### Exercise objective
Every line from the one that contains "What is the measured distance" to the last line of the listing below should be quoted verbatim. Pictures are excluded.

-------

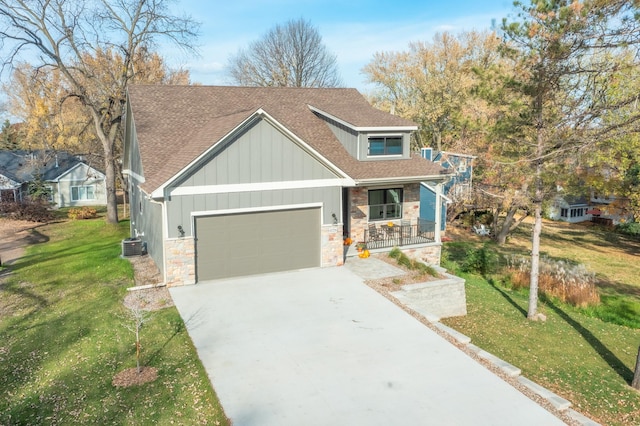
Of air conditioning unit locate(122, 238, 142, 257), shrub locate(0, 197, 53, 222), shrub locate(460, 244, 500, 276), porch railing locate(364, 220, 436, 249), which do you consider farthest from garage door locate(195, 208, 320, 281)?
shrub locate(0, 197, 53, 222)

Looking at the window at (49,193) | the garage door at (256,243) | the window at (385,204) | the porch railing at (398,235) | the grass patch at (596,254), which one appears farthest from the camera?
the window at (49,193)

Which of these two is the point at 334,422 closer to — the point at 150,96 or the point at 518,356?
the point at 518,356

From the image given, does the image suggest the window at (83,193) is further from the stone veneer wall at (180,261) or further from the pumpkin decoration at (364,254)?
the pumpkin decoration at (364,254)

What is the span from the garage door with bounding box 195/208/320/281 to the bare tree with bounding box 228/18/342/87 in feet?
94.4

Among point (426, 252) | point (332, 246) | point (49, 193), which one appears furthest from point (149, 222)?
point (49, 193)

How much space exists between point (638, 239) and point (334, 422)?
35.5 meters

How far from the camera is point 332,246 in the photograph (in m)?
14.9

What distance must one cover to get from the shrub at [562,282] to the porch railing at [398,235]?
418 cm

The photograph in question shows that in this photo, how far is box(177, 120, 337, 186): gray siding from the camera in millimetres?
12797

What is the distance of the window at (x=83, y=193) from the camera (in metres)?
36.7

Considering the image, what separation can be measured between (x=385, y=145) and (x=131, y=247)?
1059cm

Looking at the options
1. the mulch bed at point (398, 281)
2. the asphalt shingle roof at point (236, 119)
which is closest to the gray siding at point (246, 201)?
the asphalt shingle roof at point (236, 119)

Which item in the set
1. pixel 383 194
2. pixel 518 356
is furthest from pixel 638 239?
pixel 518 356

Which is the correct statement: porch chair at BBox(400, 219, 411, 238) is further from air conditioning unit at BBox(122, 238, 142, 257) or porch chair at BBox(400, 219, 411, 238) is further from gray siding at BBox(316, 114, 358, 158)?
air conditioning unit at BBox(122, 238, 142, 257)
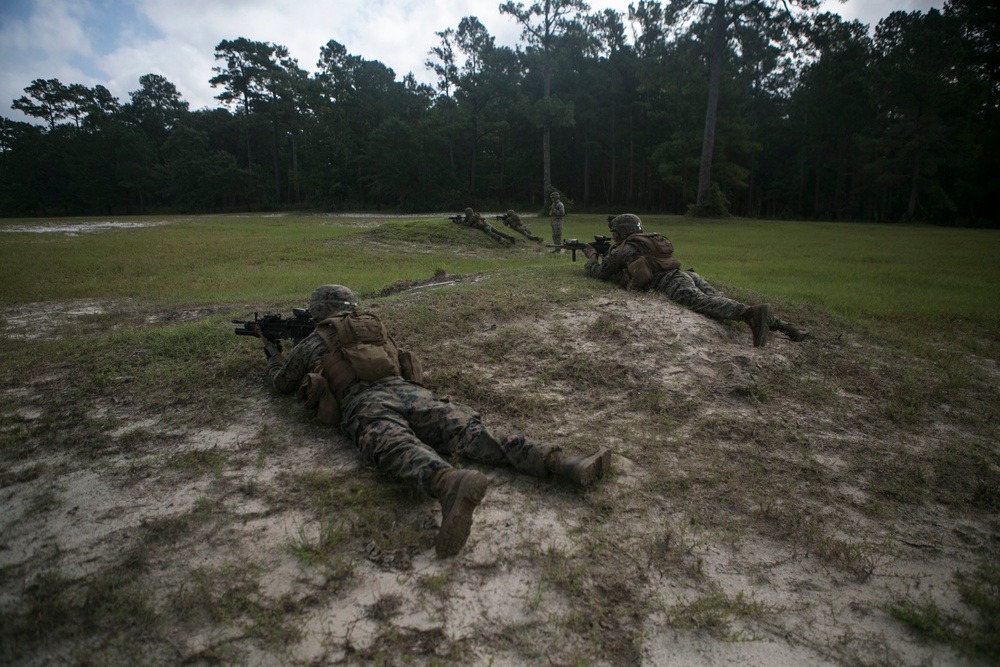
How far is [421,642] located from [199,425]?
10.2 feet

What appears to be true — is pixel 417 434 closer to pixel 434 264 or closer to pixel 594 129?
pixel 434 264

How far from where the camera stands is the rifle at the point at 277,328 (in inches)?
212

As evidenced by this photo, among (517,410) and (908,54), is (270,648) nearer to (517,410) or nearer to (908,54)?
(517,410)

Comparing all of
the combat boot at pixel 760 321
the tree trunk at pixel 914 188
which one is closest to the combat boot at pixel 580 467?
the combat boot at pixel 760 321

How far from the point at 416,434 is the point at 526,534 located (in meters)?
1.22

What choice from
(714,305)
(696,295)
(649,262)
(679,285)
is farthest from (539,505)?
(649,262)

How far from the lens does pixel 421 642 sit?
2.52 metres

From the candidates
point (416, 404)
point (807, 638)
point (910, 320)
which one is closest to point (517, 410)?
point (416, 404)

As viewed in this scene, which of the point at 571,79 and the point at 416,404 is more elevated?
the point at 571,79

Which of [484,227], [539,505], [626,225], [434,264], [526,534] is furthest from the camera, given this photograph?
[484,227]

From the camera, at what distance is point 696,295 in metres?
7.61

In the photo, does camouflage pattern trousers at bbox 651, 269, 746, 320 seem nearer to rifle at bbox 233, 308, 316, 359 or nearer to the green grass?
the green grass

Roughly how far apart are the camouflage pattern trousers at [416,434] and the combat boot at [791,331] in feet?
15.1

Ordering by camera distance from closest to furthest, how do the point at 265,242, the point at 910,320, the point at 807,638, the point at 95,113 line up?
the point at 807,638 < the point at 910,320 < the point at 265,242 < the point at 95,113
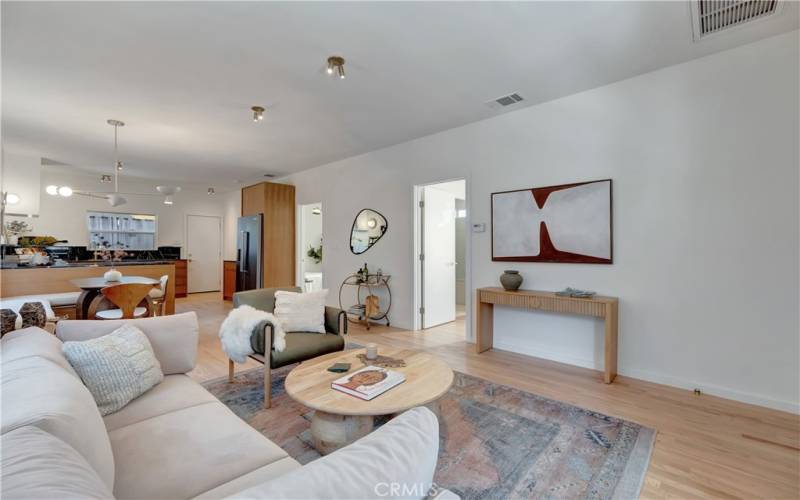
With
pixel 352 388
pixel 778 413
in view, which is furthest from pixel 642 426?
pixel 352 388

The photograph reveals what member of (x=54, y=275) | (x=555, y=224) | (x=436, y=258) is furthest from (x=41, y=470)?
(x=54, y=275)

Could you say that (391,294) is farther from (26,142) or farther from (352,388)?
(26,142)

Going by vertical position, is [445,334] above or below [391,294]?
below

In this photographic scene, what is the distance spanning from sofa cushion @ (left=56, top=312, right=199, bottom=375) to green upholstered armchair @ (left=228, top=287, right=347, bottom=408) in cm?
49

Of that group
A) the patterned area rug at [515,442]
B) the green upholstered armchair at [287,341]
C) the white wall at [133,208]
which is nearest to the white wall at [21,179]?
the white wall at [133,208]

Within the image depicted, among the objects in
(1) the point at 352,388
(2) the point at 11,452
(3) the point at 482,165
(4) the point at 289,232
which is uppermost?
(3) the point at 482,165

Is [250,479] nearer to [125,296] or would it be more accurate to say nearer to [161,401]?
[161,401]

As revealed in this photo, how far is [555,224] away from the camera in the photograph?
11.4 feet

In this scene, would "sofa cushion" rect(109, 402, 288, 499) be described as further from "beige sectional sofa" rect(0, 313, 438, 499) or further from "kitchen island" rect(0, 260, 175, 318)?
"kitchen island" rect(0, 260, 175, 318)

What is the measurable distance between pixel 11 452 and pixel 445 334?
417 centimetres

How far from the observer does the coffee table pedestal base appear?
6.11 feet

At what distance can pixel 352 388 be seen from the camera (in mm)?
1886

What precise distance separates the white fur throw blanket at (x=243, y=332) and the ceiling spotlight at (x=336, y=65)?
1.96 meters

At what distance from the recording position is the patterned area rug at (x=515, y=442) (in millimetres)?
1708
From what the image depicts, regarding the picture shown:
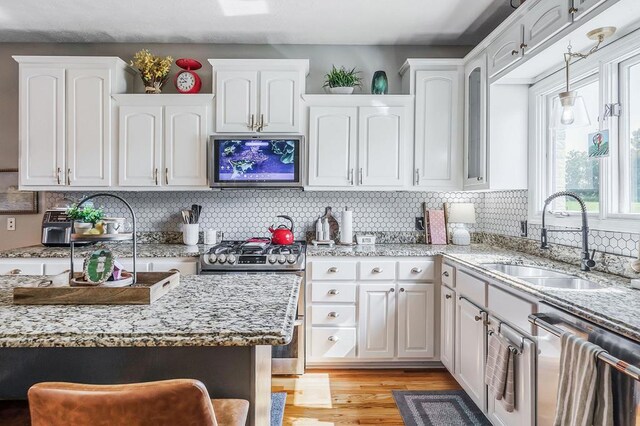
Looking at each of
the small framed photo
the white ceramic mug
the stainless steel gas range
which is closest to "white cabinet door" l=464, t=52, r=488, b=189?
the stainless steel gas range

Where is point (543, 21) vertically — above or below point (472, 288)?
above

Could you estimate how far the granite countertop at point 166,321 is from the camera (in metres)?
0.96

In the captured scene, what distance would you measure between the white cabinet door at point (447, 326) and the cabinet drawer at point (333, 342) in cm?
64

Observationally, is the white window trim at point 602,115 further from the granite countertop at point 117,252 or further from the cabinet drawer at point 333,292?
the granite countertop at point 117,252

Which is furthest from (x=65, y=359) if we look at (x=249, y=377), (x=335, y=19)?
(x=335, y=19)

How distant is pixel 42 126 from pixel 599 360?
148 inches

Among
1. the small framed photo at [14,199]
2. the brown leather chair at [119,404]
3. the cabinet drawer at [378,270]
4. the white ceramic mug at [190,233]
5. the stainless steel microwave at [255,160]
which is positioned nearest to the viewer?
the brown leather chair at [119,404]

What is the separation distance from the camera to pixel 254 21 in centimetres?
311

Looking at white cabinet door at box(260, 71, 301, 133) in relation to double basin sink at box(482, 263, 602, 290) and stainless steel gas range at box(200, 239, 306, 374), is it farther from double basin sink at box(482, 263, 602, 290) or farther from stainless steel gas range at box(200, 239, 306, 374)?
double basin sink at box(482, 263, 602, 290)

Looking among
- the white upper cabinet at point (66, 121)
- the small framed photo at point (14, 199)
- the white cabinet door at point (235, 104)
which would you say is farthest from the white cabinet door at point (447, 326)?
the small framed photo at point (14, 199)

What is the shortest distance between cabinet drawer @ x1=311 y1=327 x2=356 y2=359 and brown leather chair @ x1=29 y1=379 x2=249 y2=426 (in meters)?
2.23

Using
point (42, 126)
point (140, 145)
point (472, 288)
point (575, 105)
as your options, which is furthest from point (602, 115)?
point (42, 126)

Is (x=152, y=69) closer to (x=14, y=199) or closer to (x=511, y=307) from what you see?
(x=14, y=199)

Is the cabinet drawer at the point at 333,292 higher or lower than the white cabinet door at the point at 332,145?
lower
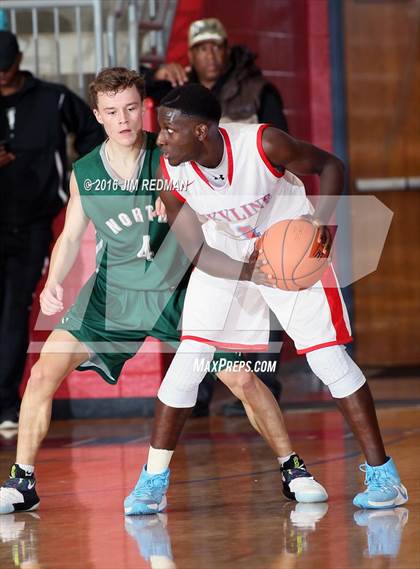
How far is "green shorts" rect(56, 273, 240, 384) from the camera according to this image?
177 inches

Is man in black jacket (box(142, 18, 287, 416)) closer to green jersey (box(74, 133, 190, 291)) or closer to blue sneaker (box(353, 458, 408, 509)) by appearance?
green jersey (box(74, 133, 190, 291))

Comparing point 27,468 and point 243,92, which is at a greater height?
point 243,92

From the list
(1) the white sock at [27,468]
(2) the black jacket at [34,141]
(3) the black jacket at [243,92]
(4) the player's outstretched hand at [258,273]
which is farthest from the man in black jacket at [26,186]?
(4) the player's outstretched hand at [258,273]

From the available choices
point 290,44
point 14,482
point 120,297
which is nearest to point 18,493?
point 14,482

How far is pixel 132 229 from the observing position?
472 centimetres

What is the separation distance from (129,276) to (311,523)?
119 centimetres

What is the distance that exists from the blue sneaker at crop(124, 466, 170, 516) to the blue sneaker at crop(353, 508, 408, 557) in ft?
2.14

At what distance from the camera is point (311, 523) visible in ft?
13.3

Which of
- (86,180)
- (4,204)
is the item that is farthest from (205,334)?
(4,204)

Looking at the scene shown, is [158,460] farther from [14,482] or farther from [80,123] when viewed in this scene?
[80,123]

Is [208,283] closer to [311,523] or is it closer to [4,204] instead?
[311,523]

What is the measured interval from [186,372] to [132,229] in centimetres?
68

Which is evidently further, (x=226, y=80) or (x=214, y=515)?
(x=226, y=80)

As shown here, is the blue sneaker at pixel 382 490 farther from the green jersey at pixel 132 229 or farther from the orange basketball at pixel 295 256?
the green jersey at pixel 132 229
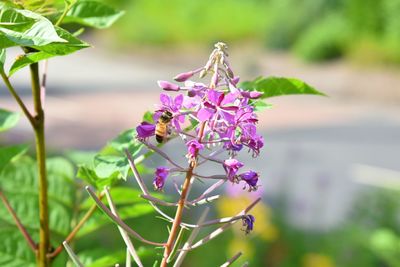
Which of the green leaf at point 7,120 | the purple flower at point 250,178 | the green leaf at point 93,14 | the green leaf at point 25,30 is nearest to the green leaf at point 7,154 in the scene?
the green leaf at point 7,120

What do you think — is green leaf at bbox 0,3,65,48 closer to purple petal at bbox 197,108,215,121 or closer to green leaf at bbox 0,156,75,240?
purple petal at bbox 197,108,215,121

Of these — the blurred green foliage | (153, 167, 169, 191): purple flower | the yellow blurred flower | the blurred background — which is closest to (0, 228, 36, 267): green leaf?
the blurred background

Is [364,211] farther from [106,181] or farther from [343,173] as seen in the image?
[106,181]

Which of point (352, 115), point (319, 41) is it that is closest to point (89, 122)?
point (352, 115)

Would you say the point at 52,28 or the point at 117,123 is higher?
the point at 52,28

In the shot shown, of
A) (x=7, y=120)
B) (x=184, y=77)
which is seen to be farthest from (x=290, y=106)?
(x=184, y=77)
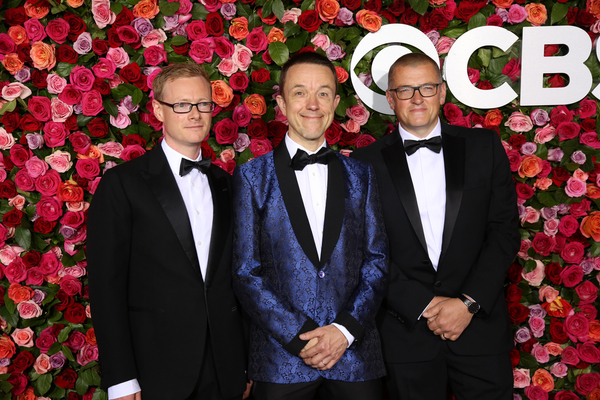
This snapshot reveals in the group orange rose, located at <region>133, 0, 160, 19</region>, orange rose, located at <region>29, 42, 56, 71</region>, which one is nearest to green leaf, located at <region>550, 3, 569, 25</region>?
orange rose, located at <region>133, 0, 160, 19</region>

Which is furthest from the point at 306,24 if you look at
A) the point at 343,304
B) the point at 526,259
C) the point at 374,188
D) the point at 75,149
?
the point at 526,259

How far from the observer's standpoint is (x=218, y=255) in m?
1.87

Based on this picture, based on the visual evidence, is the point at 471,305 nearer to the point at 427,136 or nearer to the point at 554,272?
the point at 427,136

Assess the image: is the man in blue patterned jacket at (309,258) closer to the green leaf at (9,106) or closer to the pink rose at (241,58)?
the pink rose at (241,58)

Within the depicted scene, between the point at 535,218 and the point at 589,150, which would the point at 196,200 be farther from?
the point at 589,150

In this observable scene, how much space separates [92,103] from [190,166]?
1.15 meters

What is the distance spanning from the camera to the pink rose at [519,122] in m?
2.91

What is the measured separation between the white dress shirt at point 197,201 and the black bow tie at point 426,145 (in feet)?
3.07

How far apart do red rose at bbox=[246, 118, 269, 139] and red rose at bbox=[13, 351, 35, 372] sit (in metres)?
1.82

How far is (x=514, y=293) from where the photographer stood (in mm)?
2908

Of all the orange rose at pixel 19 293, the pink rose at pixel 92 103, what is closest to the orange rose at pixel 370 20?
the pink rose at pixel 92 103

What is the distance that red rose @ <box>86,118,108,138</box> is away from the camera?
8.92ft

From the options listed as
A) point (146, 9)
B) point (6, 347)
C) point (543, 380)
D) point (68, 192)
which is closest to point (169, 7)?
point (146, 9)

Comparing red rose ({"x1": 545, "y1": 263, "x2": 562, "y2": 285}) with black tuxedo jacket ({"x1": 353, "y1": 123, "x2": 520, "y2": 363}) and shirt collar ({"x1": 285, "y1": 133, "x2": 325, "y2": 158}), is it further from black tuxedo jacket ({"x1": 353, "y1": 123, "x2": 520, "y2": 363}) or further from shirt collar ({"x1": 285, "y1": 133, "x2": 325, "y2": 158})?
shirt collar ({"x1": 285, "y1": 133, "x2": 325, "y2": 158})
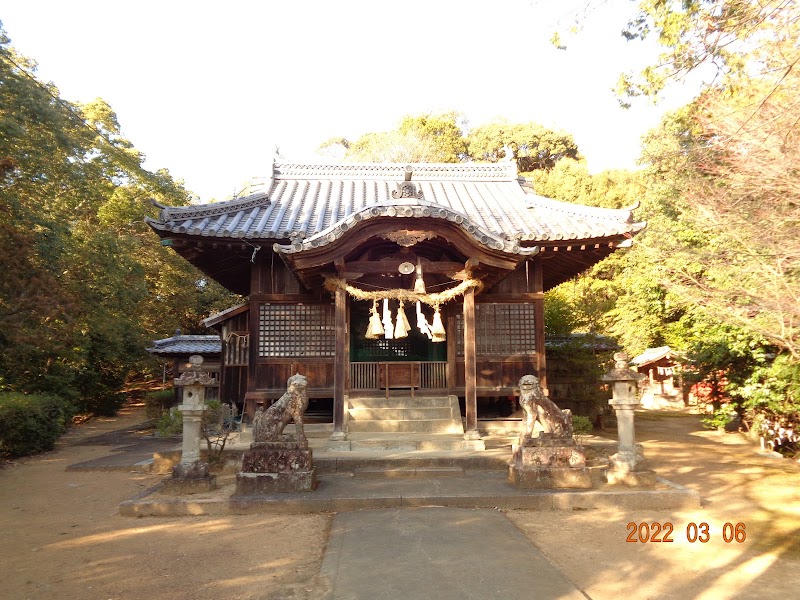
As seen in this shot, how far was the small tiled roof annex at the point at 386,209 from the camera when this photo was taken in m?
8.69

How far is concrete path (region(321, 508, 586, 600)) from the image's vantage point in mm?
4152

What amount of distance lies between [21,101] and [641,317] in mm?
22322

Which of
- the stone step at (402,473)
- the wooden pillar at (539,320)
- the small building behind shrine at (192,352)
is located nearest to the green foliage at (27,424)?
the small building behind shrine at (192,352)


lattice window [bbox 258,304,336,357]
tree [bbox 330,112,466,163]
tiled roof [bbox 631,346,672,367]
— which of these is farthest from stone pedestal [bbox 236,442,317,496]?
tree [bbox 330,112,466,163]

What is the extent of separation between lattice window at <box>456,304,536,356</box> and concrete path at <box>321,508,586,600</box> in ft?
17.5

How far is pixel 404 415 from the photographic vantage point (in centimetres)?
1047

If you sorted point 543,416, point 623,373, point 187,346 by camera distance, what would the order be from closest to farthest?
point 543,416, point 623,373, point 187,346

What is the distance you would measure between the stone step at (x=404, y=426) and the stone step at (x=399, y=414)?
0.14 metres

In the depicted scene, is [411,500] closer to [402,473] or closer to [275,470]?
[402,473]

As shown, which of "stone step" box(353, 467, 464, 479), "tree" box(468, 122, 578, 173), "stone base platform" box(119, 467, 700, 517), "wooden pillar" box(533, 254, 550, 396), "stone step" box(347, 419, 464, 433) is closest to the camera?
"stone base platform" box(119, 467, 700, 517)

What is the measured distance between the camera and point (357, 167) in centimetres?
1512

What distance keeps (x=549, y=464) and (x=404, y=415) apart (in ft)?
12.8

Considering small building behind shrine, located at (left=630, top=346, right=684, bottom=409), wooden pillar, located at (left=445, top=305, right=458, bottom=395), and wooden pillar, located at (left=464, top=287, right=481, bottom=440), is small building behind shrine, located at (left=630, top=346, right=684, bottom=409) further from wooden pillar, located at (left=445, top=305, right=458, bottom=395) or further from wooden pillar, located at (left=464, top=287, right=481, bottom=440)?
wooden pillar, located at (left=464, top=287, right=481, bottom=440)

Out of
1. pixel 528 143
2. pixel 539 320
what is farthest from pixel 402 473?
pixel 528 143
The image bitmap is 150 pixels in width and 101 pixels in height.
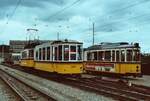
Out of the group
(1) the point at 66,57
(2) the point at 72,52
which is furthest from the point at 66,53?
(2) the point at 72,52

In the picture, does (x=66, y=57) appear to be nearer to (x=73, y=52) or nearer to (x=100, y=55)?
(x=73, y=52)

-------

### Solution for this task
What is the measured distance between the camera and point (357, 167) in centimetres?
1512

What distance keeps (x=549, y=464) and (x=404, y=415) apart (in ft)?
12.8

Considering small building behind shrine, located at (left=630, top=346, right=684, bottom=409), wooden pillar, located at (left=445, top=305, right=458, bottom=395), and wooden pillar, located at (left=464, top=287, right=481, bottom=440), is small building behind shrine, located at (left=630, top=346, right=684, bottom=409) further from wooden pillar, located at (left=445, top=305, right=458, bottom=395) or further from wooden pillar, located at (left=464, top=287, right=481, bottom=440)?
wooden pillar, located at (left=464, top=287, right=481, bottom=440)

Out of
1. pixel 528 143
2. pixel 539 320
what is farthest from pixel 402 473?
pixel 528 143
The image bitmap is 150 pixels in width and 101 pixels in height.
Out of the group
(1) the point at 66,57
(2) the point at 72,52
which is furthest from the point at 66,53?
(2) the point at 72,52

In the picture, does (x=66, y=57) appear to be nearer to (x=73, y=52) or nearer to (x=100, y=55)?
(x=73, y=52)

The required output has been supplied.